Uno dei cambiamenti più rilevanti è l’attivazione predefinita di BBRv3, l’algoritmo di controllo della congestione sviluppato da Google. Questa scelta migliora la gestione del traffico su connessioni affollate, aumentando la velocità effettiva senza richiedere configurazioni manuali. È un intervento che si nota soprattutto in upload e in scenari con molteplici flussi simultanei. Le release includono anche ottimizzazioni per i processori AMD con 3D V‑Cache, un’area che i kernel standard trattano in modo più conservativo. Gli utenti potrebbero percepire frame time più stabili nei giochi grazie alle modifiche allo scheduling, pensate per ridurre i micro‑lag durante i picchi di carico.
Installare XanMod
L’installazione su Debian e Ubuntu richiede l’aggiunta del repository dedicato, un passaggio necessario per ricevere aggiornamenti futuri in modo sicuro. Il primo step consiste nell’importare la chiave PGP nel trust store di APT, così che ogni pacchetto venga verificato correttamente. Successivamente si aggiunge la sorgente dei pacchetti, che si adatta automaticamente alla versione della distribuzione. Una volta aggiornato l’indice, è possibile installare il kernel specifico per CPU moderne, come linux‑xanmod‑x64v3, pensato per sistemi con supporto AVX2. Chi utilizza moduli esterni deve però prestare attenzione: strumenti come VirtualBox richiedono DKMS per compilare i moduli al reboot, altrimenti smetteranno di funzionare.

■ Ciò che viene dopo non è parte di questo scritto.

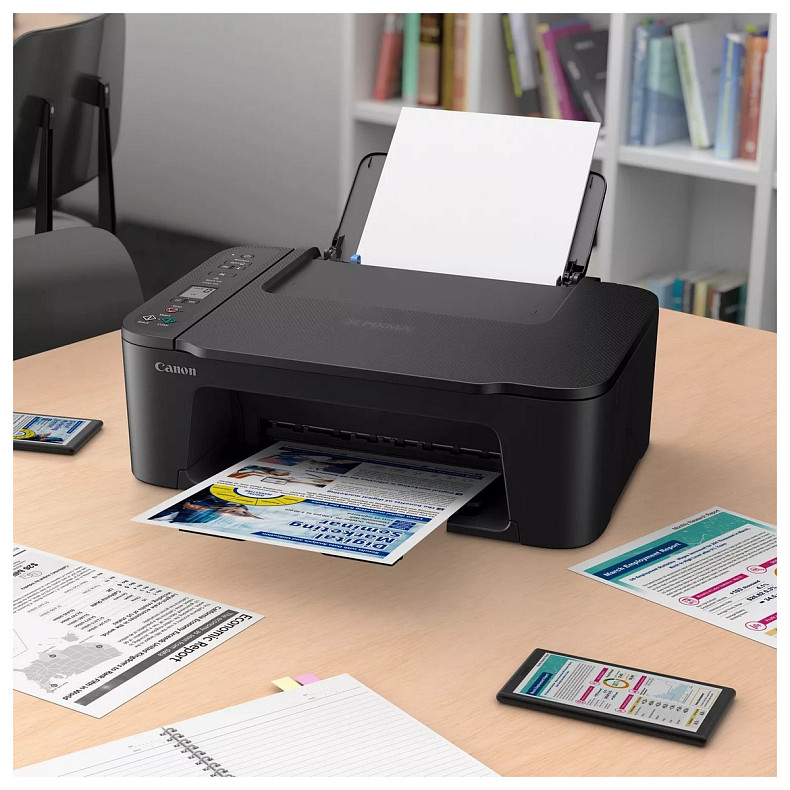 БФП Canon PIXMA TS3640 з Wi-Fi (6670C007)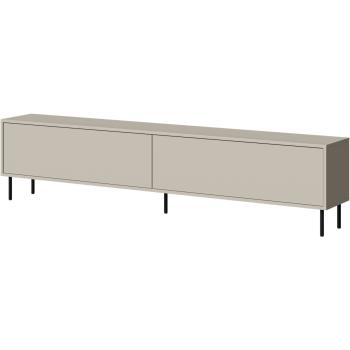 Komoda RTV MELIS 200 2D kaszmir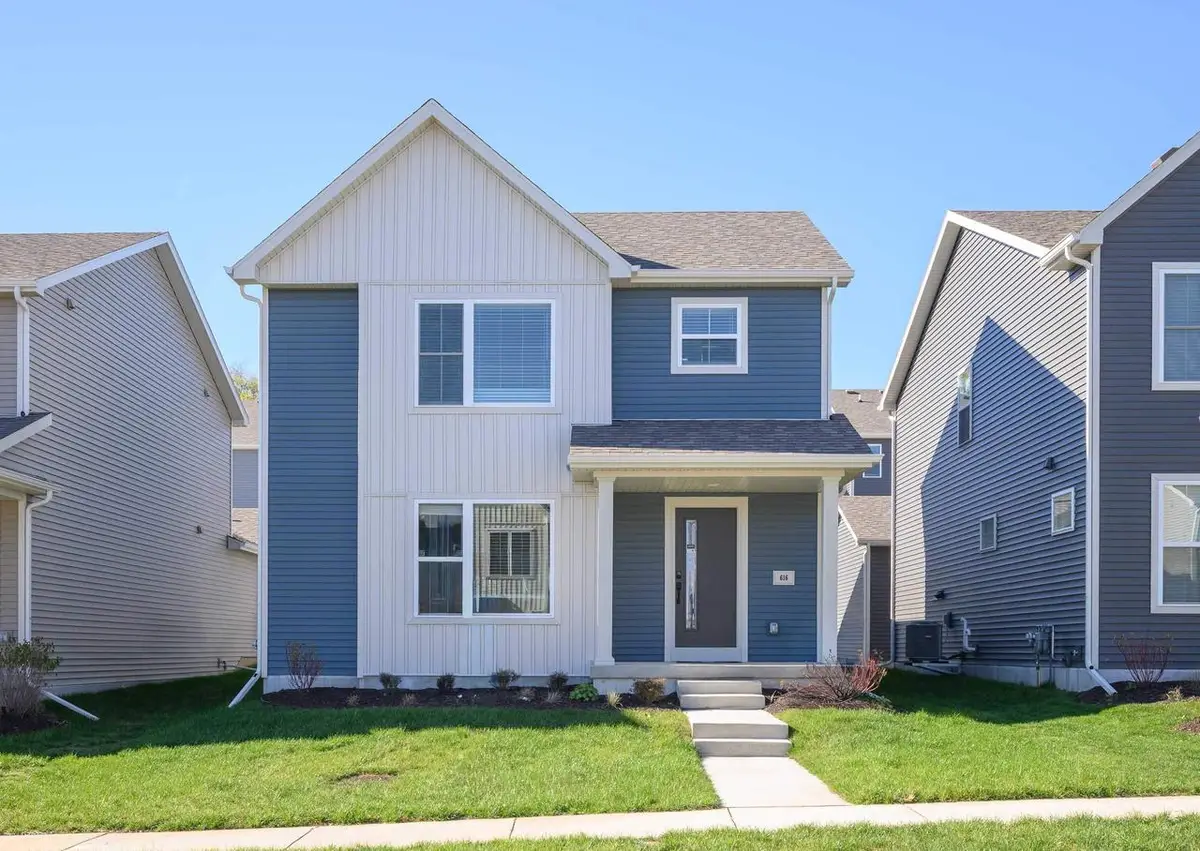 616 Tabby Turn Drive, Middleton, WI 53562 - #1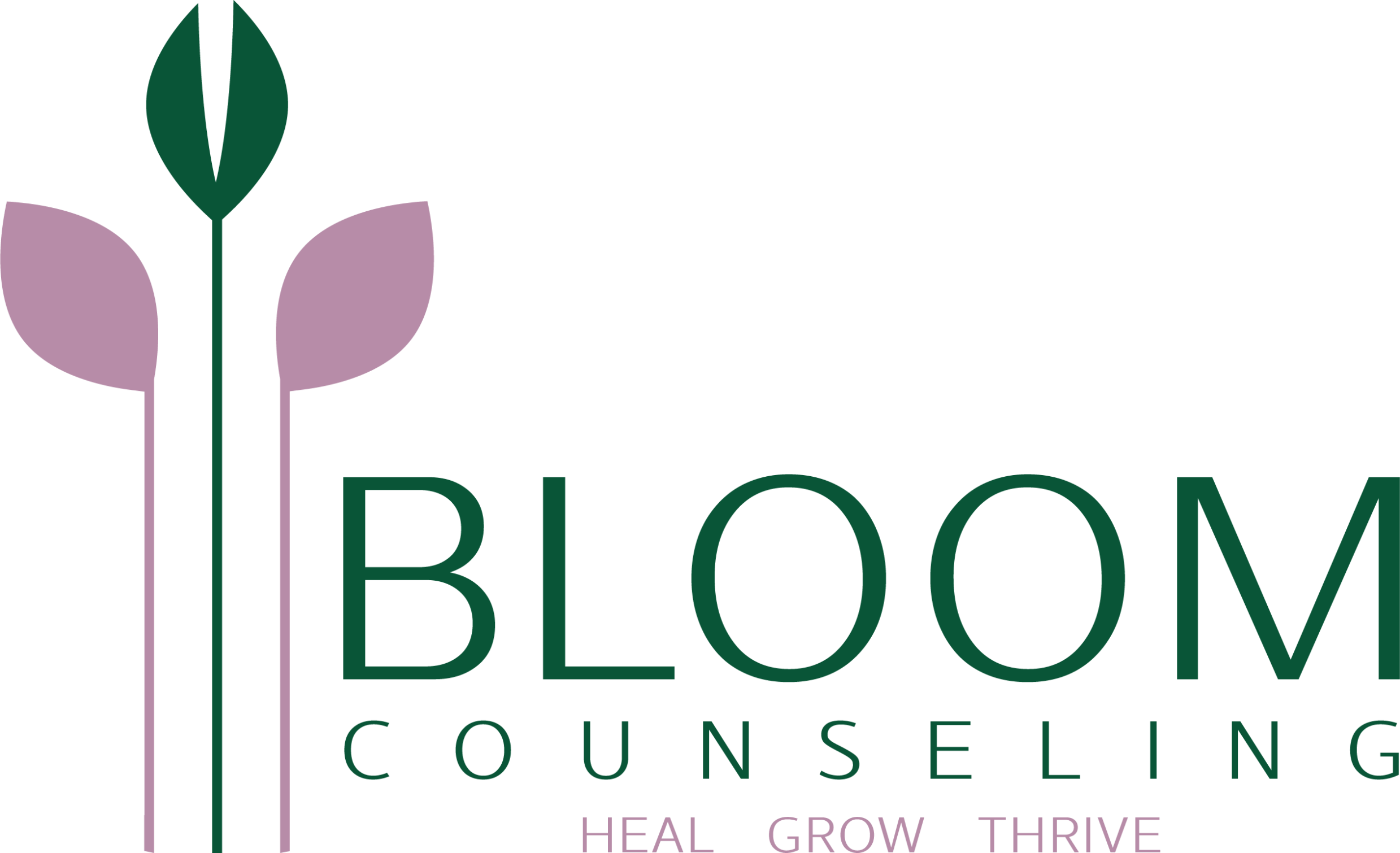 home | Bloom Counseling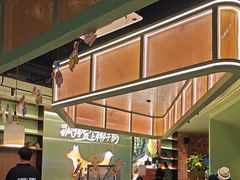 -狐狸爱上椰子鸡(滨江星光大道店)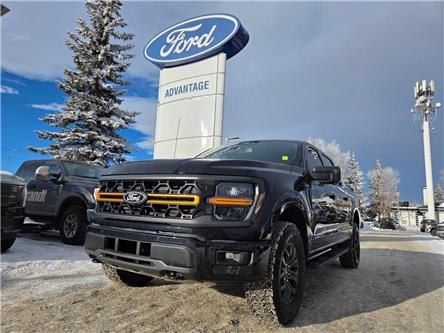 2025 Ford F-150 Tremor (Stk: 7003) in Calgary - Image 1 of 11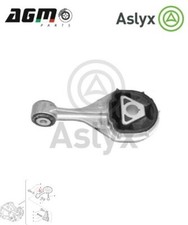 SUPPORTO MOTORE TASSELLO DX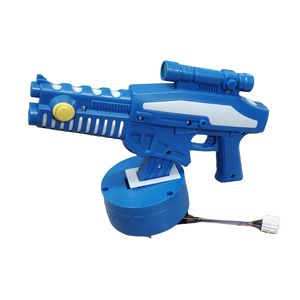 ビデオゲームアーケードマシン射撃銃子供用モデルガン射撃ゲーム機子供用コイン式ゲームキットスペアパーツ - Product Image 3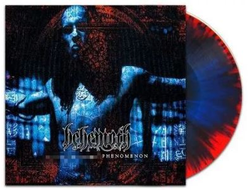 Behemoth — A.......n Phenomenon LP splatter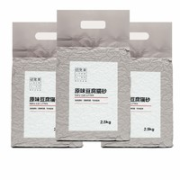 CHOWSING 宠幸 奶香豆腐猫砂 2.5kg*4袋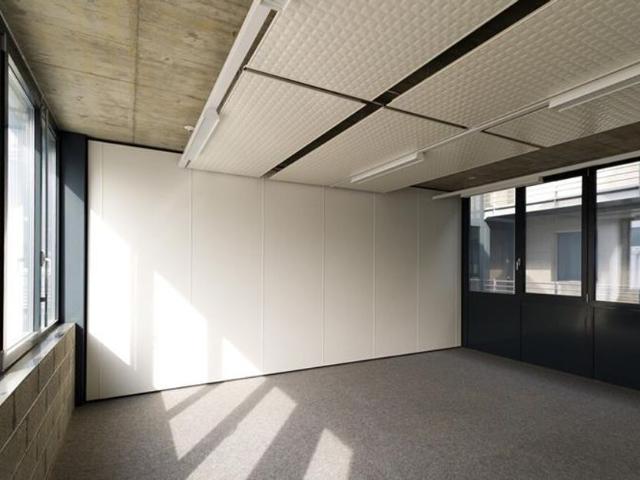 Office for rent in Sierre 20 m² | dreamo. Ch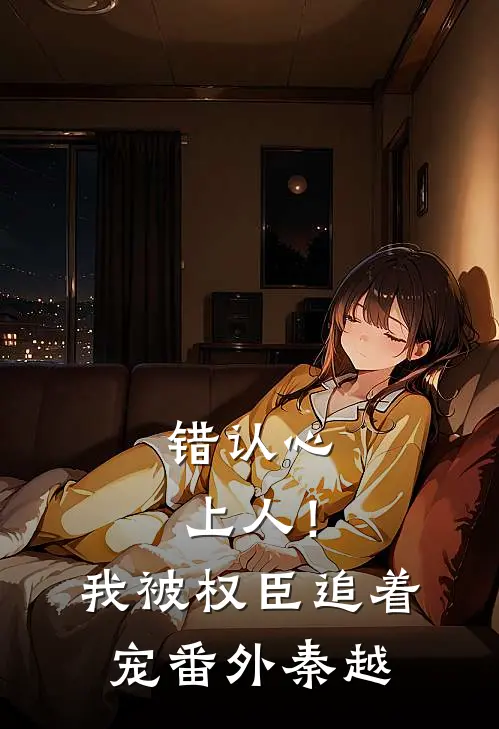错认心上人！我被权臣追着宠番外秦越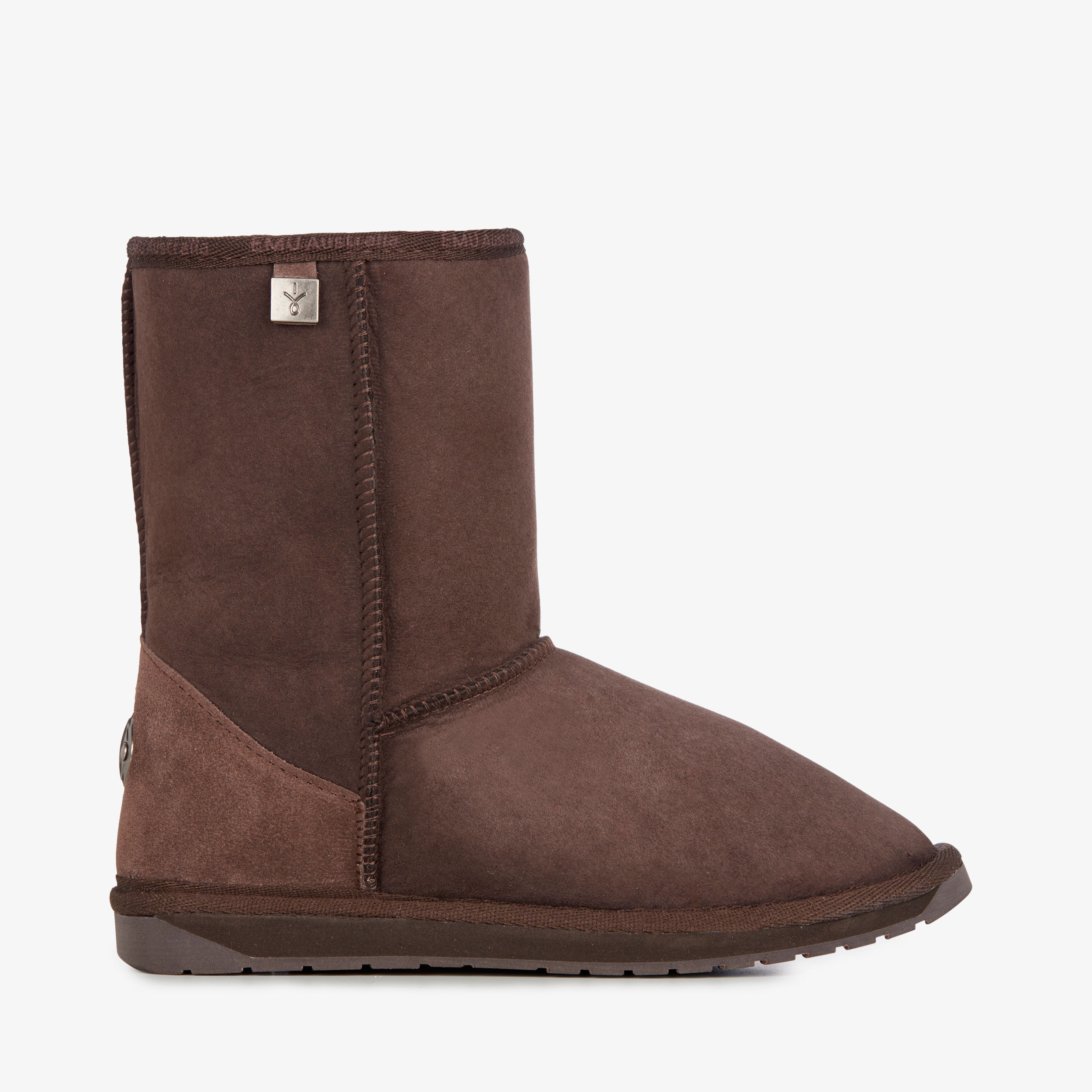 Emu uggs hot sale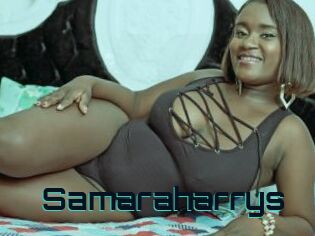 Samaraharrys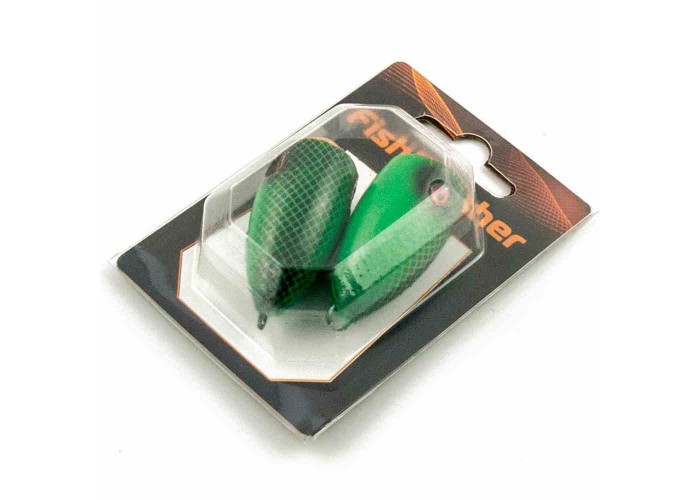 Попла-попер Proliv 6 гр цвет 10 (упак 2 шт)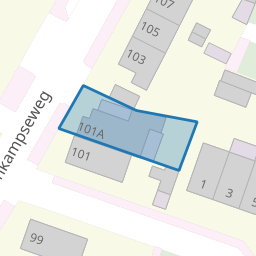 Perceel RKM00-B-3879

La compatibilità dei driver è uno dei punti più delicati quando si passa a un kernel non standard. I driver NVIDIA proprietari spesso non sono immediatamente pronti per le versioni più recenti, e lo stesso vale per OpenZFS e VMware Workstation. Un aggiornamento troppo rapido può portare a schermate nere, assenza di rete o impossibilità di caricare moduli essenziali. Per questo è fondamentale mantenere una voce di avvio del vecchio kernel nel menu di GRUB, così da poter tornare indietro rapidamente in caso di problemi. È un approccio prudente che evita lunghe sessioni di debug su un sistema appena aggiornato.
XanMod continua a essere una scelta popolare tra chi vuole spremere il massimo dal proprio hardware, accettando un compromesso tra stabilità e prestazioni. Le versioni 6.19.9 e 6.18.19 LTS confermano questa filosofia, offrendo un kernel più aggressivo e reattivo, adatto a chi utilizza il sistema in modo intensivo e vuole un controllo più fine sul comportamento del proprio desktop Linux.